Héros de la liberté d’informer, agitateur de données confidentielles à la barbe des Etats et des organisations corrompues, le fondateur de Wikileaks, Julian Assange, est aujourd’hui reclus dans un carré équatorien de quelques mètres en Grande-Bretagne, pour échapper à la justice.
Hébergé à l’ambassade du président de l’Équateur Rafael Correa, il cherche à échapper à tout prix à l’extradition vers la Suède qui l’a placé sous mandat d’arrêt, pour une affaire de viol présumé. Il cherche également à échapper à la justice américaine, qui est très affectée par les révélations de Wikileaks relatives à la guerre en Irak et Guantanamo, ou encore au dénudement des tuyaux de relations diplomatiques des Etats-Unis avec le reste du monde (250 000 télégrammes).
Un sacré coup de canif dans le miroir de l’Amérique, qui depuis nourrit sa vengeance et a fait d’Assange un homme à abattre. Il risque selon lui jusqu’à la peine de mort pour espionnage.
On se souvient notamment dans ses révélations comment l’ancien directeur du service canadien du renseignement de sécurité, Jim Judd, avait alors qualifié la vision du monde des Canadiens d’angélique “à la Alice au pays des merveilles”, dans une discussion avec un conseiller du département d’Etat des Etats-Unis.
Alors oui Assange a de quoi craindre toute extradition.
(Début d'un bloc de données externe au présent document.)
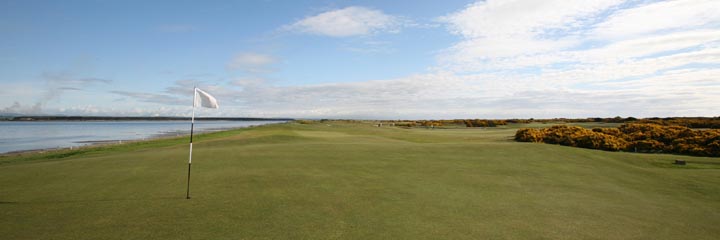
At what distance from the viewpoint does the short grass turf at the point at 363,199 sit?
590 cm

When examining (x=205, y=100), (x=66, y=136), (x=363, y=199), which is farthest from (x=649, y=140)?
(x=66, y=136)

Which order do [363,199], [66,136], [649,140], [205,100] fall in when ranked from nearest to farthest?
[363,199]
[205,100]
[649,140]
[66,136]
Mais pourquoi le récipiendaire de plusieurs prix de journalisme a-t-il choisi la protection de l’Equateur et de ce président régulièrement mis à l’index par les Organisations Non-Gouvernementales (ONG) pour atteinte à la liberté de la presse et connu pour avoir fermé à tour de bras des chaînes de télévision indépendantes ?
Pour des raisons politiques et idéologiques d’abord. Assange avait besoin d’un porte-parole antiaméricain pur jus. Ce dernier, qui a par ailleurs le soutien des pays de l’Union des États sud-américains, milite désormais à ses côtés pour que la Grande-Bretagne et la Suède se positionnent contre l’extradition d’Assange aux Etats-Unis. Une petite bombe diplomatique, mais beaucoup de bruit, pour ce petit pays de 15 millions d’habitants enclavé entre la Colombie et le Pérou, qui malgré le libellé de sa monnaie en dollars américains, marque ainsi son indépendance vis-à-vis de la super-puissance.
Néanmoins, l’ancien hacker qui sur son site souligne que WikiLeaks a “survécu et triomphé contre les attaques judiciaires et politiques ayant pour but de réduire l’organisation, ses journalistes et ses sources anonymes au silence”, ne fait-t-il pas entorse à ses principes à travers cette alliance ?
Si l’objectif est de sauver sa peau et de protéger l’existence de son organisation à tout prix, c’est peut-être un moindre mal. Mais en tout cas, l’image du héros de la liberté d’expression en ressort quelque peu écornée.